William Shatner, an actor, experienced “grief” during his space flight.
He became the oldest person to travel to space when he boarded Jeff Bezos‘ New Shepard NS-18 rocket in October 2021, but the actor, well known for his portrayal as Captain Kirk in the ‘Star Trek franchise, has since said that his trip wasn’t as “wonderful” as he had anticipated.
What he actually stated was: “When I first considered space travel, I imagined a wonderful next step toward realizing the coherence of the universe, a catharsis of the connection I’d been seeking between all living things on Earth.
“Beauty, I’ve learned, isn’t somewhere else; it’s here, in each of us.
Leaving it behind strengthened my bond with our tiny planet.
When I felt that kind of loss, it was unlike anything I’d ever experienced before.”
She continued, “The contrast between the brutal coldness of space and the loving nurturing of Earth below overwhelmed me with profound sadness.”
The 91-year-old was very open about her feelings about space and the Earth’s environment.
“Every day, we are faced with the reality that we are responsible for more damage to Earth: the eradication of plant and animal life, the loss of species that have evolved over the course of five billion years, and so on. Worry and despair flooded my heart at the thought….”
The ‘Boston Legal‘ actor went on to say that he felt like he was “at a funeral” in space, describing a frequent sensation called the “Overview Effect.”

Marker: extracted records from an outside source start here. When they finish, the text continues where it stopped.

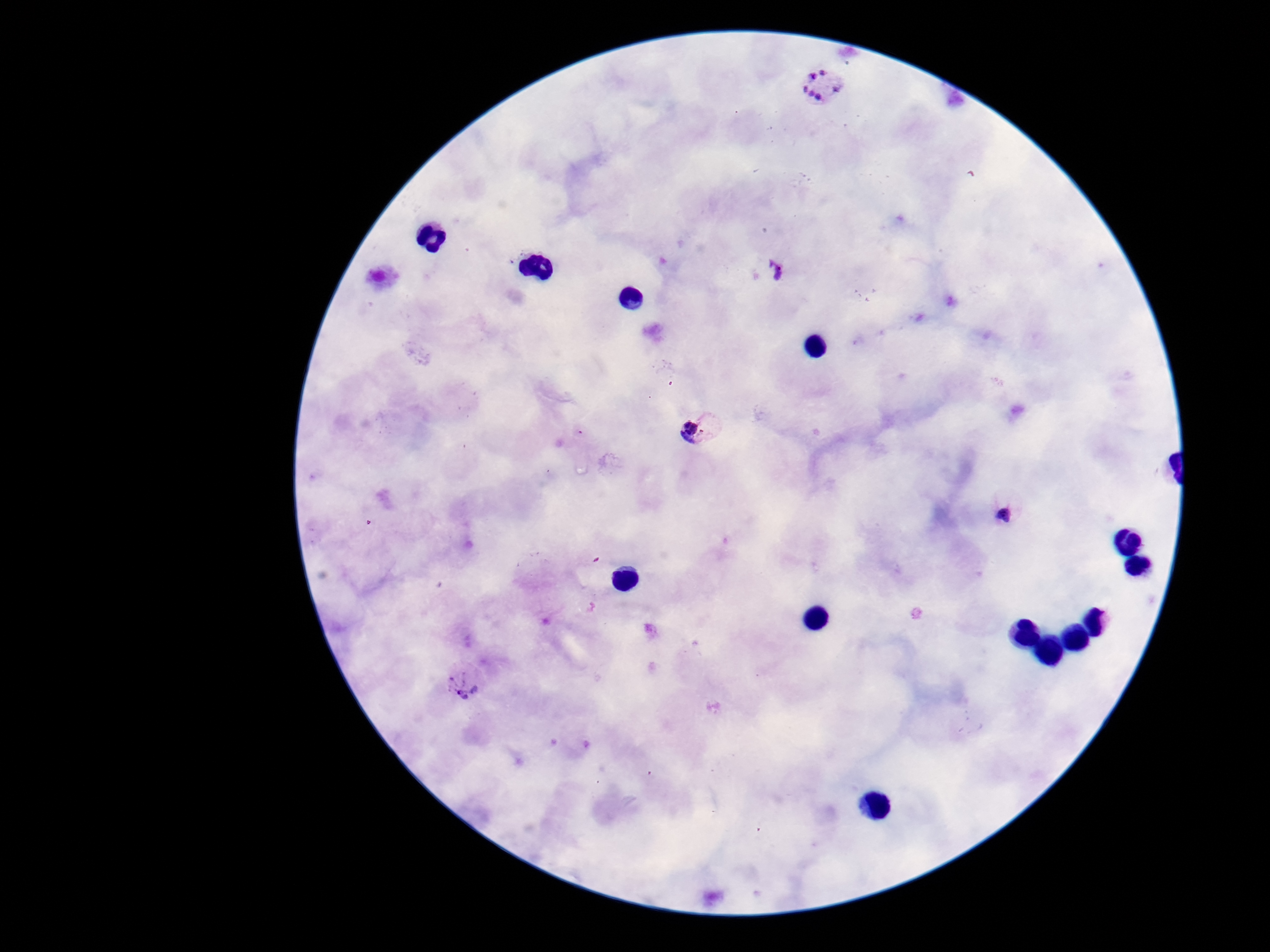
stain = Giemsa
image size = 1270×952 pixels
patient malaria status = positive
Plasmodium parasite locations = approximate centers as (x, y) in pixels: (823, 85), (774, 269), (700, 425), (1002, 509), (465, 676)
preparation = thick blood film
magnification = 100x
capture = smartphone camera through the microscope eyepiece
field of view = one from this slide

His new book, “Boldly Go: Reflections on a Life of Awe and Wonder,” has the following passage from him: “The space flight I took was supposed to be a joyous occasion, but instead it felt like a funeral. Yuri Gagarin, Michael Collins, Sally Ride, and many others have all experienced what is known as the “Overview Effect” during their time in space.
When someone goes to space and sees Earth from orbit, they get a sense of the planet’s fragility in an indescribable, instinctual way, as the author puts it.
The phrase “no borders or restrictions on our world save those we construct in our brains or via human behaviours” was first used by author Frank White in 1987.
“From space or the moon, it’s much easier to put aside the differences that aggravate us on Earth. The end consequence is a metamorphosis in both worldview and sense of self.”